» **Extract**:

>>>

Wednesday, April 30, 2008

Tuesday Night Supper: Fast Frittata

Frittata (plural: Frittati?) is the quick cook's best friend. The only required ingredients is eggs: beyond that, the sky's the limit. (I will say, at times, it's not the most photogenic of dishes, thus, this picture.)

My quick formula for frittata requires something sort of starchy (potatoes, rice, pasta, cubes of bread), a vegetable (or several) and some kind of cheese. That said, I have made frittatas (frittatii?) with only vegetables, or with no cheese, etc. The formula is very flexible.

Last night's frittata used leftover Spanish potato salad (potatoes boiled and tossed with romesco sauce) and artichoke hearts left from Monday night's pasta dish.

First, I sauteed the potato salad and artichoke hearts. I just wanted to warm them up, since they were already cooked. While they were cooking, I whisked 6 eggs in a bowl. When the potatoes and artichokes were warmed through and sizzling, I poured the eggs over them (I used a 12" non-stick skillet for 6 eggs ).

<<<

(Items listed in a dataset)
>>>

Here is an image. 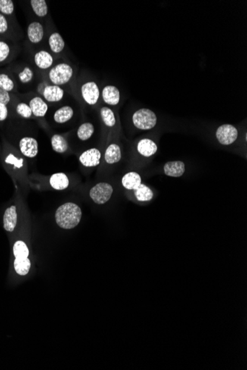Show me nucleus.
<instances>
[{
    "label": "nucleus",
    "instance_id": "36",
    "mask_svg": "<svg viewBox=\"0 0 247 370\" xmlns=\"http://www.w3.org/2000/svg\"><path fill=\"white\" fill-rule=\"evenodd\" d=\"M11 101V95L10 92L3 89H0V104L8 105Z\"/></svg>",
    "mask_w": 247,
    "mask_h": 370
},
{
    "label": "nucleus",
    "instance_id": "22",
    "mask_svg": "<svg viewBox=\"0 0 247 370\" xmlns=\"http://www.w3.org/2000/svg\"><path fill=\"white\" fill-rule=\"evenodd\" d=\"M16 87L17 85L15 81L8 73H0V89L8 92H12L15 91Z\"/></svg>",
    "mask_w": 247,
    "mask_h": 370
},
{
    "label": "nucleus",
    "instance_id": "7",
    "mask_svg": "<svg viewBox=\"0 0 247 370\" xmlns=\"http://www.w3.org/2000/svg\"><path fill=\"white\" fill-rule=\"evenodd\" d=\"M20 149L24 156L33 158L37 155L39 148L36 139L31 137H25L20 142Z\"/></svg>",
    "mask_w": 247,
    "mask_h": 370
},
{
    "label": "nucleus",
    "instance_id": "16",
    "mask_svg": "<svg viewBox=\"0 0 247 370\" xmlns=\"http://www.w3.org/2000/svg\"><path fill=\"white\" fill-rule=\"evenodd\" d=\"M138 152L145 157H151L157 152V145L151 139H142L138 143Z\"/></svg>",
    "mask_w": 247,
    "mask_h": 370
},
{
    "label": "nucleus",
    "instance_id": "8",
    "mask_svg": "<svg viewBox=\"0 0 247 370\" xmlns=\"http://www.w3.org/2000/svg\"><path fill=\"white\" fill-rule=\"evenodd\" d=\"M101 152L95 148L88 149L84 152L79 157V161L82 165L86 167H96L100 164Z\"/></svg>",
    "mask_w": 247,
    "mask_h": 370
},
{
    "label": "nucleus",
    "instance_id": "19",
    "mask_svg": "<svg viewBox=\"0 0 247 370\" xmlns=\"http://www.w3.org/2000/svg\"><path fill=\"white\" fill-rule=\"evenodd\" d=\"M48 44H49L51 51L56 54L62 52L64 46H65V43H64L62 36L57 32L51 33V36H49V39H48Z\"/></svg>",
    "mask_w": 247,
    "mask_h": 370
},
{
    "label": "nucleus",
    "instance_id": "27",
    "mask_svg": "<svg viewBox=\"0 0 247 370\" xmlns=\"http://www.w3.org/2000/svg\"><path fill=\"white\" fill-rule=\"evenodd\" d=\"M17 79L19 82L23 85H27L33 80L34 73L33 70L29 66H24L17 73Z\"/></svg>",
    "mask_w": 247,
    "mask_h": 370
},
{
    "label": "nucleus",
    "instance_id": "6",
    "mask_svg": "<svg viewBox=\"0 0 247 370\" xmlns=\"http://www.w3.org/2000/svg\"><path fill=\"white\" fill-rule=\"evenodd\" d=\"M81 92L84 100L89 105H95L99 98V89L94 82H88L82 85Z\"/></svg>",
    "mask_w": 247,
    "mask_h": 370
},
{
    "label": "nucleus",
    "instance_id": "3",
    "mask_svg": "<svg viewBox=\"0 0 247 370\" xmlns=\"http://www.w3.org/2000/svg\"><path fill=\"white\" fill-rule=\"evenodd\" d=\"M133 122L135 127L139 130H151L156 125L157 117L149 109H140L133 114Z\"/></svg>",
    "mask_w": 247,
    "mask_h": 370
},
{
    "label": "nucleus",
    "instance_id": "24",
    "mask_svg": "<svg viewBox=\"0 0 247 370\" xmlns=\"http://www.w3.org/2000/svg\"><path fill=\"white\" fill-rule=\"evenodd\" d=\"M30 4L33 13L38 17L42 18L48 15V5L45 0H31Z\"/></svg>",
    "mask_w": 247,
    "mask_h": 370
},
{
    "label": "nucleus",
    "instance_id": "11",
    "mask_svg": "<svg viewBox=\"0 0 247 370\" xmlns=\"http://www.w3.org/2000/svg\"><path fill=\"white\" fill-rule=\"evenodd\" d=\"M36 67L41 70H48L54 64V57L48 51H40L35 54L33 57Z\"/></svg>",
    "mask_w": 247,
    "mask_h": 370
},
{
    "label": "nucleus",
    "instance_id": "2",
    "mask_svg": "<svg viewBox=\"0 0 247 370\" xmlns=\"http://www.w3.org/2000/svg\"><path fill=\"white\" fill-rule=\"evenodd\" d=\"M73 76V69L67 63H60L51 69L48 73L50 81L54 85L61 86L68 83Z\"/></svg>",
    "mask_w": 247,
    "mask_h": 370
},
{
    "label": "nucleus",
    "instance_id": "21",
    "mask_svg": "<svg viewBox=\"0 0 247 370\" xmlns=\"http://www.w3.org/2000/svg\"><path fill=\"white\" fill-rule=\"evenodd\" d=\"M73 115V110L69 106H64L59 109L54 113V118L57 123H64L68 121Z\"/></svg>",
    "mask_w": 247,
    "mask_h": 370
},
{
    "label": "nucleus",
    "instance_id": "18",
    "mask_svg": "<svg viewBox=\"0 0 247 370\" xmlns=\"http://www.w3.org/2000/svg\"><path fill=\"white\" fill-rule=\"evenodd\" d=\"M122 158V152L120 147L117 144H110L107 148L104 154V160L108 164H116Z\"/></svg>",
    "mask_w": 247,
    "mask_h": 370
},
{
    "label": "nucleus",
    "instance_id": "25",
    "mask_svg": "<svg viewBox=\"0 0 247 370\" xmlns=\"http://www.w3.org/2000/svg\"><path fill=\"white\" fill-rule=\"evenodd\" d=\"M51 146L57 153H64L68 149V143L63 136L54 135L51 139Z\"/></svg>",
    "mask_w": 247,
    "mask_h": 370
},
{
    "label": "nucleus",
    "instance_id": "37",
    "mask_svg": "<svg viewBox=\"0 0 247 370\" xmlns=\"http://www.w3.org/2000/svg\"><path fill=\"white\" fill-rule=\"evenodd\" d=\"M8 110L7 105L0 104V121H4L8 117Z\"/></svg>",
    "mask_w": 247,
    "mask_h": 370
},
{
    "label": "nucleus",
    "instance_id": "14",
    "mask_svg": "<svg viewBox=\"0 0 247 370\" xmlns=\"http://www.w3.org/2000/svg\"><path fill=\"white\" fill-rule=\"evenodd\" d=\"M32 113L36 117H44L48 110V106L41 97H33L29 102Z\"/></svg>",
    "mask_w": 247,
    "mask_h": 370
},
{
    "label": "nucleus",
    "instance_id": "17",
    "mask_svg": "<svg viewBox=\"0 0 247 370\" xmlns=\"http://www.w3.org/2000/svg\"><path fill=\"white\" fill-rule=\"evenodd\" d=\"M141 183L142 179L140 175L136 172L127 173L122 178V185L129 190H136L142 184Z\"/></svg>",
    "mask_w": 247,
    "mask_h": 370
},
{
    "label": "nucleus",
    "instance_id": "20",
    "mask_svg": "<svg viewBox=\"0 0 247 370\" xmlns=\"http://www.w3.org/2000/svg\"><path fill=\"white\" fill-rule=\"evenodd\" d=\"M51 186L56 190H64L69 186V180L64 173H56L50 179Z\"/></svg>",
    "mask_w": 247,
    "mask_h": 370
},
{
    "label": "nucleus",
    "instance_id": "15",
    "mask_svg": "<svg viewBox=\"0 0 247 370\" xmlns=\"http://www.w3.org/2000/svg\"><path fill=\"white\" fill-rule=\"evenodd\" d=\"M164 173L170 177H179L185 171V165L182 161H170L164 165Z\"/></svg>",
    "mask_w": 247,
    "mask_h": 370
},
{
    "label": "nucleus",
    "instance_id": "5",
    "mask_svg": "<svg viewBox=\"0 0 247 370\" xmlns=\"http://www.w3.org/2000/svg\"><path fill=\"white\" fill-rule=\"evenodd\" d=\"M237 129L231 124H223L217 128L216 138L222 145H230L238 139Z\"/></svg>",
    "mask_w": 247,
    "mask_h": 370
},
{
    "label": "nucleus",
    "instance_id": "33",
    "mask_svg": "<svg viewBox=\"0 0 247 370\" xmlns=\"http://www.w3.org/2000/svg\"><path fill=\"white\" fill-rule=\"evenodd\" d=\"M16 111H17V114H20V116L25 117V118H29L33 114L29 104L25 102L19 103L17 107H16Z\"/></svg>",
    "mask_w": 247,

<<<

» **Instructions**:
[a] Repeat the passage of the frittata post that begins at the words "Tuesday Night Supper: Fast" and stops after the words "thus, this picture.)".
[b] Pick up the frittata post after its last sentence and keep writing it.

» **Outputs in order**:
[a]
Tuesday Night Supper: Fast Frittata

Frittata (plural: Frittati?) is the quick cook's best friend. The only required ingredients is eggs: beyond that, the sky's the limit. (I will say, at times, it's not the most photogenic of dishes, thus, this picture.)

[b]
I cooked the eggs for about minutes, using a rubber spatula to clean egg off the side of the pan . When the eggs looked mostly set (just a little runny on top), I put the pan under the broiler for another 5 minutes to cook the frittata through. I did not use cheese in this dish because the romesco sauce was fairly rich-tasting and I didn't think I would need the extra richness and saltiness from cheese (I was right).

Let the frittata sit while you set the table. Cut into wedges and serve.

Note 1: My method makes a thin frittata. If you want a thicker frittata, use a smaller pan, and cook the frittata over lower heat.

BTW - My lettuce was stored last week, using my super-duper lettuce preservation method. It truly works well.

Monday, April 28, 2008

Week of April 27: Monday Night Supper

Okay, so this is shaping up to be another "cooking by the seat of my pants" kind of week. But this time I don't even have a gorgeous panoply of produce to work with. So, no meal plan for the week again, and I am cooking from the pantry yet again. Thank goodness I have a well-stocked pantry!

So, Monday night I pulled together the pantry cook's greatest tools: dry pasta and canned beans. If you have those two items in the larder, you have nothing to worry about. Then I rooted around in the fridge and freezer and to see what else I could find. I am also fortunate that the chives in my herb garden are taking off.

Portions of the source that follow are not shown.